Five seed shape characteristics were imaged: seed area, width, height, circularity, and roundness (Table 1). The characteristics were extracted from the images of individual buckwheat seeds (Table 1). All data analysis were perform using Python 3.8.59. The data consists of 48,047 samples with 507 IT lines. The average, maximum, and minimum numbers of samples per line are 94.7, 238 and 41, respectively. We removed four samples with zero values and one having a height of 99.163, which is too large as the average height was 5.67. Data distribution of each feature per line was tested using the Shapiro–Wilk normality test10. 507 lines failed due to the fact that at least one of the features in the line has the p-value less than 0.05. In order to further check the data distribution, each feature in selected buckwheat lines was visualized with kernel density estimate (KDE) plots in Seaborn package (See Fig. 1). X-axis indicates ranges of data in a single feature. Y-axis indicates the probability of density that can be viewed as smoothing histograms. Even if the normality test failed, we can see that the data approximately follows the normal distribution, and no outlier exists.

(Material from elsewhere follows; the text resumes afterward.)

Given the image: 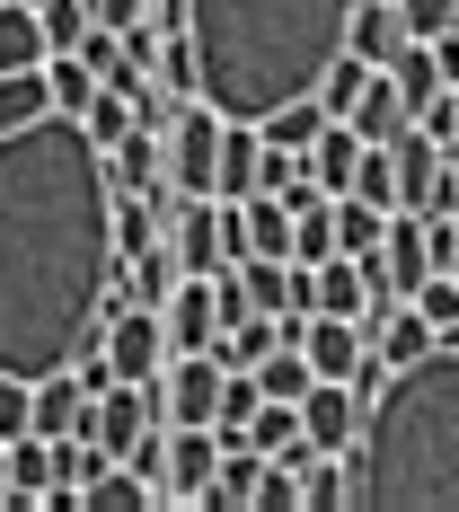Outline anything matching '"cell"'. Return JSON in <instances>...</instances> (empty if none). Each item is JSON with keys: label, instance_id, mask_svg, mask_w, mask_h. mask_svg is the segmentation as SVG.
Here are the masks:
<instances>
[{"label": "cell", "instance_id": "1", "mask_svg": "<svg viewBox=\"0 0 459 512\" xmlns=\"http://www.w3.org/2000/svg\"><path fill=\"white\" fill-rule=\"evenodd\" d=\"M115 168L89 115H36L0 133V371L53 380L124 309Z\"/></svg>", "mask_w": 459, "mask_h": 512}, {"label": "cell", "instance_id": "2", "mask_svg": "<svg viewBox=\"0 0 459 512\" xmlns=\"http://www.w3.org/2000/svg\"><path fill=\"white\" fill-rule=\"evenodd\" d=\"M204 98L230 124H265L274 106L318 98V80L354 53V0H195Z\"/></svg>", "mask_w": 459, "mask_h": 512}, {"label": "cell", "instance_id": "3", "mask_svg": "<svg viewBox=\"0 0 459 512\" xmlns=\"http://www.w3.org/2000/svg\"><path fill=\"white\" fill-rule=\"evenodd\" d=\"M354 477L371 512H459V345L398 362L371 389Z\"/></svg>", "mask_w": 459, "mask_h": 512}, {"label": "cell", "instance_id": "4", "mask_svg": "<svg viewBox=\"0 0 459 512\" xmlns=\"http://www.w3.org/2000/svg\"><path fill=\"white\" fill-rule=\"evenodd\" d=\"M106 354H115V371H124V380H159V371L177 362L168 309H159V301H124L115 318H106Z\"/></svg>", "mask_w": 459, "mask_h": 512}, {"label": "cell", "instance_id": "5", "mask_svg": "<svg viewBox=\"0 0 459 512\" xmlns=\"http://www.w3.org/2000/svg\"><path fill=\"white\" fill-rule=\"evenodd\" d=\"M159 424H168V398H159L151 380H115V389L98 398V442L115 451V460H133Z\"/></svg>", "mask_w": 459, "mask_h": 512}, {"label": "cell", "instance_id": "6", "mask_svg": "<svg viewBox=\"0 0 459 512\" xmlns=\"http://www.w3.org/2000/svg\"><path fill=\"white\" fill-rule=\"evenodd\" d=\"M221 389H230V362L212 354H177L168 371H159V398H168V424H212L221 415Z\"/></svg>", "mask_w": 459, "mask_h": 512}, {"label": "cell", "instance_id": "7", "mask_svg": "<svg viewBox=\"0 0 459 512\" xmlns=\"http://www.w3.org/2000/svg\"><path fill=\"white\" fill-rule=\"evenodd\" d=\"M212 477H221V433L212 424H168V504H212Z\"/></svg>", "mask_w": 459, "mask_h": 512}, {"label": "cell", "instance_id": "8", "mask_svg": "<svg viewBox=\"0 0 459 512\" xmlns=\"http://www.w3.org/2000/svg\"><path fill=\"white\" fill-rule=\"evenodd\" d=\"M36 433H45V442H62V433H98V389H80V371L36 380Z\"/></svg>", "mask_w": 459, "mask_h": 512}, {"label": "cell", "instance_id": "9", "mask_svg": "<svg viewBox=\"0 0 459 512\" xmlns=\"http://www.w3.org/2000/svg\"><path fill=\"white\" fill-rule=\"evenodd\" d=\"M168 336H177V354H204L212 336H221V301H212V274H186L177 292H168Z\"/></svg>", "mask_w": 459, "mask_h": 512}, {"label": "cell", "instance_id": "10", "mask_svg": "<svg viewBox=\"0 0 459 512\" xmlns=\"http://www.w3.org/2000/svg\"><path fill=\"white\" fill-rule=\"evenodd\" d=\"M345 124H354L362 142H398V133L415 124V115H407V89H398V71H389V62L362 80V98H354V115H345Z\"/></svg>", "mask_w": 459, "mask_h": 512}, {"label": "cell", "instance_id": "11", "mask_svg": "<svg viewBox=\"0 0 459 512\" xmlns=\"http://www.w3.org/2000/svg\"><path fill=\"white\" fill-rule=\"evenodd\" d=\"M106 168H115V186H124V195H159V186H168V133L133 124V133L106 151Z\"/></svg>", "mask_w": 459, "mask_h": 512}, {"label": "cell", "instance_id": "12", "mask_svg": "<svg viewBox=\"0 0 459 512\" xmlns=\"http://www.w3.org/2000/svg\"><path fill=\"white\" fill-rule=\"evenodd\" d=\"M53 36H45V9L36 0H0V71H45Z\"/></svg>", "mask_w": 459, "mask_h": 512}, {"label": "cell", "instance_id": "13", "mask_svg": "<svg viewBox=\"0 0 459 512\" xmlns=\"http://www.w3.org/2000/svg\"><path fill=\"white\" fill-rule=\"evenodd\" d=\"M407 45H415V27H407L398 0H354V53L362 62H398Z\"/></svg>", "mask_w": 459, "mask_h": 512}, {"label": "cell", "instance_id": "14", "mask_svg": "<svg viewBox=\"0 0 459 512\" xmlns=\"http://www.w3.org/2000/svg\"><path fill=\"white\" fill-rule=\"evenodd\" d=\"M318 318H371V265L362 256H327L318 265Z\"/></svg>", "mask_w": 459, "mask_h": 512}, {"label": "cell", "instance_id": "15", "mask_svg": "<svg viewBox=\"0 0 459 512\" xmlns=\"http://www.w3.org/2000/svg\"><path fill=\"white\" fill-rule=\"evenodd\" d=\"M327 124H336V115H327V98H292V106H274V115H265V142H274L283 159H309Z\"/></svg>", "mask_w": 459, "mask_h": 512}, {"label": "cell", "instance_id": "16", "mask_svg": "<svg viewBox=\"0 0 459 512\" xmlns=\"http://www.w3.org/2000/svg\"><path fill=\"white\" fill-rule=\"evenodd\" d=\"M265 186V124H230L221 133V195H256Z\"/></svg>", "mask_w": 459, "mask_h": 512}, {"label": "cell", "instance_id": "17", "mask_svg": "<svg viewBox=\"0 0 459 512\" xmlns=\"http://www.w3.org/2000/svg\"><path fill=\"white\" fill-rule=\"evenodd\" d=\"M318 380H327V371L309 362V345H274V354L256 362V389H265V398H292V407H301Z\"/></svg>", "mask_w": 459, "mask_h": 512}, {"label": "cell", "instance_id": "18", "mask_svg": "<svg viewBox=\"0 0 459 512\" xmlns=\"http://www.w3.org/2000/svg\"><path fill=\"white\" fill-rule=\"evenodd\" d=\"M53 115V71H0V133Z\"/></svg>", "mask_w": 459, "mask_h": 512}, {"label": "cell", "instance_id": "19", "mask_svg": "<svg viewBox=\"0 0 459 512\" xmlns=\"http://www.w3.org/2000/svg\"><path fill=\"white\" fill-rule=\"evenodd\" d=\"M142 504H159V486H151V477H142L133 460H115L98 486L80 495V512H142Z\"/></svg>", "mask_w": 459, "mask_h": 512}, {"label": "cell", "instance_id": "20", "mask_svg": "<svg viewBox=\"0 0 459 512\" xmlns=\"http://www.w3.org/2000/svg\"><path fill=\"white\" fill-rule=\"evenodd\" d=\"M336 239H345V256H380V239H389V204L336 195Z\"/></svg>", "mask_w": 459, "mask_h": 512}, {"label": "cell", "instance_id": "21", "mask_svg": "<svg viewBox=\"0 0 459 512\" xmlns=\"http://www.w3.org/2000/svg\"><path fill=\"white\" fill-rule=\"evenodd\" d=\"M389 71H398V89H407V115H424V106H433V98H442V89H451V80H442V62H433V45H424V36H415V45L398 53Z\"/></svg>", "mask_w": 459, "mask_h": 512}, {"label": "cell", "instance_id": "22", "mask_svg": "<svg viewBox=\"0 0 459 512\" xmlns=\"http://www.w3.org/2000/svg\"><path fill=\"white\" fill-rule=\"evenodd\" d=\"M45 71H53V106H62V115H89V106H98V89H106L80 53H53Z\"/></svg>", "mask_w": 459, "mask_h": 512}, {"label": "cell", "instance_id": "23", "mask_svg": "<svg viewBox=\"0 0 459 512\" xmlns=\"http://www.w3.org/2000/svg\"><path fill=\"white\" fill-rule=\"evenodd\" d=\"M354 195H371V204H407V195H398V142H371V151H362V168H354Z\"/></svg>", "mask_w": 459, "mask_h": 512}, {"label": "cell", "instance_id": "24", "mask_svg": "<svg viewBox=\"0 0 459 512\" xmlns=\"http://www.w3.org/2000/svg\"><path fill=\"white\" fill-rule=\"evenodd\" d=\"M18 433H36V380L0 371V442H18Z\"/></svg>", "mask_w": 459, "mask_h": 512}, {"label": "cell", "instance_id": "25", "mask_svg": "<svg viewBox=\"0 0 459 512\" xmlns=\"http://www.w3.org/2000/svg\"><path fill=\"white\" fill-rule=\"evenodd\" d=\"M133 124H142V106L124 98V89H98V106H89V133H98L106 151H115V142H124V133H133Z\"/></svg>", "mask_w": 459, "mask_h": 512}, {"label": "cell", "instance_id": "26", "mask_svg": "<svg viewBox=\"0 0 459 512\" xmlns=\"http://www.w3.org/2000/svg\"><path fill=\"white\" fill-rule=\"evenodd\" d=\"M36 9H45V36H53V53H71L80 36H89V27H98V18H89V0H36Z\"/></svg>", "mask_w": 459, "mask_h": 512}, {"label": "cell", "instance_id": "27", "mask_svg": "<svg viewBox=\"0 0 459 512\" xmlns=\"http://www.w3.org/2000/svg\"><path fill=\"white\" fill-rule=\"evenodd\" d=\"M415 309H424L433 327H459V274H424V292H415Z\"/></svg>", "mask_w": 459, "mask_h": 512}, {"label": "cell", "instance_id": "28", "mask_svg": "<svg viewBox=\"0 0 459 512\" xmlns=\"http://www.w3.org/2000/svg\"><path fill=\"white\" fill-rule=\"evenodd\" d=\"M398 9H407V27L424 36V45H433V36H451V27H459V0H398Z\"/></svg>", "mask_w": 459, "mask_h": 512}, {"label": "cell", "instance_id": "29", "mask_svg": "<svg viewBox=\"0 0 459 512\" xmlns=\"http://www.w3.org/2000/svg\"><path fill=\"white\" fill-rule=\"evenodd\" d=\"M433 62H442V80H459V27H451V36H433Z\"/></svg>", "mask_w": 459, "mask_h": 512}, {"label": "cell", "instance_id": "30", "mask_svg": "<svg viewBox=\"0 0 459 512\" xmlns=\"http://www.w3.org/2000/svg\"><path fill=\"white\" fill-rule=\"evenodd\" d=\"M0 504H9V442H0Z\"/></svg>", "mask_w": 459, "mask_h": 512}]
</instances>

The median value of each feature per line was calculated for clustering. The k-means clustering was selected because it showed robust clustering results in various data sets11. For a given k, k-means clustering partitions samples into k clusters in which each sample belongs to the cluster with the nearest distance. The k-means clustering tries to minimize the distortion, which is the sum of the squared distances between each sample and its centroid. Supplementary Fig. 3 shows the calculated distortion value according to the number of clusters.

The distortion value decreases dramatically until k is smaller than 6. For the larger k, the distortion value does not decrease dramatically. The optimal choice of k would be 6. Supplementary Fig. 3 visualizes the result of K-means clustering when k is 6 for pairs of two features located in X and Y axis. The plots on the diagonal show the density distribution of a corresponding feature for each cluster.

The kernel density estimate (KDE) plot is widely utilized to visualize various data types and easily visualize the peak of data in the intervals12. The density plot of each feature in the selected four accessions was visualized with the Plotly (Fig. 3). The x-axis indicated ranges of data in a single feature. The y-axis indicated the probability of density that corresponded to the x-axis, and it could be more significant than one13.In addition, the density plot of each feature per all accessions can be found in Supplementary Fig. 4.

We calculated the correlations between features using Spearman’s method14 (See Fig. 2). The method was selected due to the fact that the data did not fully follow the normality distribution. Based on the correlation coefficient and the p-value (Fig. 3), we can confirm that there are no correlations between features.